Health insurer stocks seen cheap, but no bargain
NEW YORK (Reuters) - U.S. health insurer stocks appear cheap after a rash of profit warnings unleashed broad bearish sentiment. But even investors who like to capitalize on beaten-down shares fail to see a bargain -- at least not yet.
Industry giant WellPoint Inc (WLP.N) stunned the market earlier this month by cutting its 2008 profit forecast, creating fear the health insurance industry is entering a cyclical downturn. Several rivals followed by reexamining their outlooks or lowering their forecasts.
Investors want to wait at least until the companies report first-quarter results starting next month for assurance that medical cost and premium pricing trends are stable before diving in.
Some are further spooked by the U.S. political climate, worried that as the presidential race heats up it will bring attacks on health insurance companies throughout the year that could increase pressure on the stocks.
All three major U.S. presidential candidates are under pressure to bring down booming health-care costs -- and one target could be reimbursement rates for the companies involving the Medicare government health plan for the elderly.
"We try to buy things that have blown up and we have a more contrarian bent," said Derek Taner, a portfolio manager with the AIM Global Health Care Fund in San Francisco. "But so many other areas are roughed up ... areas with less government risk and good earnings visibility."
"We're not buying, we haven't been buying and we're kind of staying away from that group until we figure out what's happening here," Taner said.
No one doubts that the stocks suddenly look a lot cheaper after a broad sell-off precipitated by the WellPoint announcement and further profit warnings by Humana Inc (HUM.N) and Coventry Health Care Inc (CVH.N).
The S&P Managed Health Care index .GSPHMO, which consists of the six largest health insurers, has fallen 21 percent since March 10. That day, WellPoint, the largest U.S. health insurer by membership, cited high medical costs, weaker enrollment and a worsening economy in cutting its outlook.
Now at about eight times forward earnings estimates, the six largest U.S. health insurers on average trade at half the valuation they did two years ago. They trade at a 31 percent discount to the broader S&P 500.
At the same time, earnings of those health insurers are expected to grow by 5.9 percent in the first quarter and 7.1 percent in the second quarter. S&P 500 earnings are expected to be down 2.7 percent in the first quarter, and up only 0.2 percent in the second quarter, according to Reuters Estimates.
"They certainly look more interesting now," said Maria Mendelsberg, a principal at Cambiar Investors, which has owned Aetna Inc (AET.N), Cigna Corp (CI.N) and Humana in the past but has been out of the group since the fall.
"But I think you've got those two risks: Maybe there's more to come and earnings aren't what they are, and headline risk as you get closer to the election," she said.
Analysts are split over whether the issues companies attribute for cutting their outlooks are specific to them and short-term, or if the gloomier outlooks indicate broad problems.
Coventry blamed higher flu levels for hiking medical costs, and lower U.S. interest rates pressuring investment income, in modestly lowering its forecast.

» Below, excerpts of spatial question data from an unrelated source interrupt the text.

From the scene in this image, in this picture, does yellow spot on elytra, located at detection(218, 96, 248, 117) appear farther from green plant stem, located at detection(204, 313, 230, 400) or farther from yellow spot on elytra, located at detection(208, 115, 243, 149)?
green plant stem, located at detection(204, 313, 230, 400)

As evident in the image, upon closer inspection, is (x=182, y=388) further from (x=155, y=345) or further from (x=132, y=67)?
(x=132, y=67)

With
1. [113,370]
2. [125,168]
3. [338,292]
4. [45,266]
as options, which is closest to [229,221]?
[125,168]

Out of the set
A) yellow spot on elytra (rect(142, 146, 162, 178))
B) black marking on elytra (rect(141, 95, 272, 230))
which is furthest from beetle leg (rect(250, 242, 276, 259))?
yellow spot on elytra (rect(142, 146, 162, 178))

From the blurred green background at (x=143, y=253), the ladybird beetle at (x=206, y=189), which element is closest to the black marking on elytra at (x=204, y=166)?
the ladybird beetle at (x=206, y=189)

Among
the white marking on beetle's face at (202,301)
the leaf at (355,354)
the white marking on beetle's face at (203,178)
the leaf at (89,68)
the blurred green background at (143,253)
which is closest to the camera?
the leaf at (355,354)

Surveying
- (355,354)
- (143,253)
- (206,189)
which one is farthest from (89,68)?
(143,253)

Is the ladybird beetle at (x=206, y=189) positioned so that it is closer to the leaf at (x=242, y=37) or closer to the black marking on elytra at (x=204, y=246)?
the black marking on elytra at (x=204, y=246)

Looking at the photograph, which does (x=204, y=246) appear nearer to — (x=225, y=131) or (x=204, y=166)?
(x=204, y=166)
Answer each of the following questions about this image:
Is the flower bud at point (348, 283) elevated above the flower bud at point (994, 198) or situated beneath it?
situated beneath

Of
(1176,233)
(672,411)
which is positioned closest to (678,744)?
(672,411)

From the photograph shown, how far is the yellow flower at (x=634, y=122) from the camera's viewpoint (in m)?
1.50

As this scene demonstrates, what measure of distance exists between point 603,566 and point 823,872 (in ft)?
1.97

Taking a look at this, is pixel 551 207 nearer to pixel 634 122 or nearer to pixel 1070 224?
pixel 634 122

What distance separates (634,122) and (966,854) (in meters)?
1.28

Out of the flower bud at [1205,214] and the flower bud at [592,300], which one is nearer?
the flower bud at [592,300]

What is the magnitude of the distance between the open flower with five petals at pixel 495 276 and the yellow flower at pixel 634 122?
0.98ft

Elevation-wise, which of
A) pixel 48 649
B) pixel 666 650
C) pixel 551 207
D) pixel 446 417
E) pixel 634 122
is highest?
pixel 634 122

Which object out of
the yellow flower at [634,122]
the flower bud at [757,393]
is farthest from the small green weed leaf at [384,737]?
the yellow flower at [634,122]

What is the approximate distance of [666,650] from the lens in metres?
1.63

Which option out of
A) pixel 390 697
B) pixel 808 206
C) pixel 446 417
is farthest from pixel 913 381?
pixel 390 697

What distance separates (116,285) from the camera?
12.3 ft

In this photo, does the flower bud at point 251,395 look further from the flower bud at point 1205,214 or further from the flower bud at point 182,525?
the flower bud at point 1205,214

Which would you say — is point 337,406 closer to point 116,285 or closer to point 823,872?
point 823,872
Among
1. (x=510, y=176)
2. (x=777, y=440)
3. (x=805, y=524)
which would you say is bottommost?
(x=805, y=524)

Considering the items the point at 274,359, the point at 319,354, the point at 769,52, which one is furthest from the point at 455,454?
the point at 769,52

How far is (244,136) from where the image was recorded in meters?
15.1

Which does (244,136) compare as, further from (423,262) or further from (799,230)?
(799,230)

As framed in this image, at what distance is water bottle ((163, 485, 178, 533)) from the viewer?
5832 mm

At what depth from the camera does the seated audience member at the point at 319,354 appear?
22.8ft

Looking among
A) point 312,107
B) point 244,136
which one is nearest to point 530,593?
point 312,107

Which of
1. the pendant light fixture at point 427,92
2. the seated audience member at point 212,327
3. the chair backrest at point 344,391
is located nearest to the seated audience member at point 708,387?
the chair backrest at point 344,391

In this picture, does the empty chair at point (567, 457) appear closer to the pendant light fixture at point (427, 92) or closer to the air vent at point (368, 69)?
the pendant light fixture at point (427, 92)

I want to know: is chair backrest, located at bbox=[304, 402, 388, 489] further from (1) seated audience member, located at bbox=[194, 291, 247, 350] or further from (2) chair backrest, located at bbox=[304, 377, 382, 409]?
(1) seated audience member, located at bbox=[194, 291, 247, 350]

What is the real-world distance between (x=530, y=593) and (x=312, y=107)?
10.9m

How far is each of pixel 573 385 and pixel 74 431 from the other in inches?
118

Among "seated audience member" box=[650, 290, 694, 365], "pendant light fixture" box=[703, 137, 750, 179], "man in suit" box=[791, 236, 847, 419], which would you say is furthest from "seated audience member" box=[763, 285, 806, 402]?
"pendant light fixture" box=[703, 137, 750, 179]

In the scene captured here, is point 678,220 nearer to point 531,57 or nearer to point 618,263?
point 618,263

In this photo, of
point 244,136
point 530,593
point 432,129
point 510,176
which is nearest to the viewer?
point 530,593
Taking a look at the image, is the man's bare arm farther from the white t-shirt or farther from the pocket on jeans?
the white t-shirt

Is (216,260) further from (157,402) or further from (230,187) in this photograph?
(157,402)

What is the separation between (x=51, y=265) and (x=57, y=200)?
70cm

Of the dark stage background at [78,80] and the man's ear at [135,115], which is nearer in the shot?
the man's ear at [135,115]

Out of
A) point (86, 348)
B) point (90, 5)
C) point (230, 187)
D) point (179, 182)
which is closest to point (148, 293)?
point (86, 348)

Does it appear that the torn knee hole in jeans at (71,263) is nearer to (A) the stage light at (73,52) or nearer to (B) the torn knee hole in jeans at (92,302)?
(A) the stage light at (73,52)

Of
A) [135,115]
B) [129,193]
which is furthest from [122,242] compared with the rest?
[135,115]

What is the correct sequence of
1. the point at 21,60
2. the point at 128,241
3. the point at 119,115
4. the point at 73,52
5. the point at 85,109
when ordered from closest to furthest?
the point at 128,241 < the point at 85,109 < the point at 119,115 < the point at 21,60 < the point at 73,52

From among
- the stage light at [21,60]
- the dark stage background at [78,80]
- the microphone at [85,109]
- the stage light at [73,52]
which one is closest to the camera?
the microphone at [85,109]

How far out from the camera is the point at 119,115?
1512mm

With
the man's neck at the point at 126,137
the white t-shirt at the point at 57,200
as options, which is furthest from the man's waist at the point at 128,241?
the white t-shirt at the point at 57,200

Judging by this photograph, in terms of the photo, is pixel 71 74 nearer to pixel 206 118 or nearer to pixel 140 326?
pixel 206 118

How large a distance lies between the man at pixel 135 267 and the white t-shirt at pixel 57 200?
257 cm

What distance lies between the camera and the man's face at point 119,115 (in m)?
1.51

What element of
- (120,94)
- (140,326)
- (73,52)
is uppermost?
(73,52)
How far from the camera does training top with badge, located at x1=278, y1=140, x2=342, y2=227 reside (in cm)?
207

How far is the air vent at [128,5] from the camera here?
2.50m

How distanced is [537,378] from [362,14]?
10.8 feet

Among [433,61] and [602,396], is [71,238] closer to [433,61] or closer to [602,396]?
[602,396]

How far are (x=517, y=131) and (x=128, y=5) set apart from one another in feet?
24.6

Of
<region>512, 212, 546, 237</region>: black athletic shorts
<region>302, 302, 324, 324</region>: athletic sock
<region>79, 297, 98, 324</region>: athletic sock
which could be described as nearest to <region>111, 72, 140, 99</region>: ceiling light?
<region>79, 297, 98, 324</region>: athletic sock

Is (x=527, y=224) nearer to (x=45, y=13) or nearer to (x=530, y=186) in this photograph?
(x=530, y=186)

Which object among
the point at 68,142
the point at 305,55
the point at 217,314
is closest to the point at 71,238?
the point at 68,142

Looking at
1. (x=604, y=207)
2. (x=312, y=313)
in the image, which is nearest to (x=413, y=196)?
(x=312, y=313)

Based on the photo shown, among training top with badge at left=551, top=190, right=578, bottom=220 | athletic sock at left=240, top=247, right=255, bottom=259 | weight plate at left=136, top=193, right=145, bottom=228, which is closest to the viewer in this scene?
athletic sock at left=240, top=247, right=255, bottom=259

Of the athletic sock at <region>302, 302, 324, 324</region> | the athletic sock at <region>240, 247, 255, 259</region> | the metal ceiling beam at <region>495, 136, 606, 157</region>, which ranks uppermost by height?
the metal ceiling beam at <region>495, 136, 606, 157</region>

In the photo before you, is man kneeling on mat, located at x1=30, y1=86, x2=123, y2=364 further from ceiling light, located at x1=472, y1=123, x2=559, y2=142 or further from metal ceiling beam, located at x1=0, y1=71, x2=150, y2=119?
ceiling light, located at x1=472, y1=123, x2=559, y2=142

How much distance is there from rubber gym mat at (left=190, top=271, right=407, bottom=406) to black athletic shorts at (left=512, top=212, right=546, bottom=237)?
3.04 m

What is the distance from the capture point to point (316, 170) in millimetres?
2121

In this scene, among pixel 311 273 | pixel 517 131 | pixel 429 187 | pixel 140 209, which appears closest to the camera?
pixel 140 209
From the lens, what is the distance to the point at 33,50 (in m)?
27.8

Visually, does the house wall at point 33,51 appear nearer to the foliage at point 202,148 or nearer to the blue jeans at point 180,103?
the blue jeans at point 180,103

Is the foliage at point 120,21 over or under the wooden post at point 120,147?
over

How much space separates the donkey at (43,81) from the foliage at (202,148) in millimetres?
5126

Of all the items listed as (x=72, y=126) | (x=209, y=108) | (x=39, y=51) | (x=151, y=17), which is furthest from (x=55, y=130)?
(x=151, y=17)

Humana cited high drug costs in one Medicare prescription plan for the elderly, the impact of which it said would only be felt this year.
But some have connected these potentially disparate announcements as evidence that unsustainable competition and higher medical costs have left the companies with little room for error and are threatening profitability.
"My take is it's industry wide," Stifel Nicolaus analyst Thomas Carroll said. "There's zero wiggle room for pricing above medical cost trends, and if there's any hiccup at all it's going to show up."
Setbacks this year have reversed a long run for the group: The S&P Managed Health Care index more than tripled over the five years through 2007, but is down some 38 percent this year.
"The sentiment is clearly negative given all the uncertainty around cost trends," said Tim Nelson, a senior healthcare analyst with First American Funds in Minneapolis. "At these levels, in spite of the attractive valuations, it is dead money for a while."
To be sure, some investors are willing to make bets on the group now.
David Heupel, a portfolio manager for the large cap growth fund with Thrivent Investment Management, said that he took a small position in WellPoint and UnitedHealth Group Inc (UNH.N) after the recent sell-off.
But Heupel said the fund was far from making a significant bet until digesting the companies' first-quarter reports.
"There's just a lot of question marks still about some key areas of business for these companies," Heupel said. "People are going to want to get another reiteration that the sky isn't falling."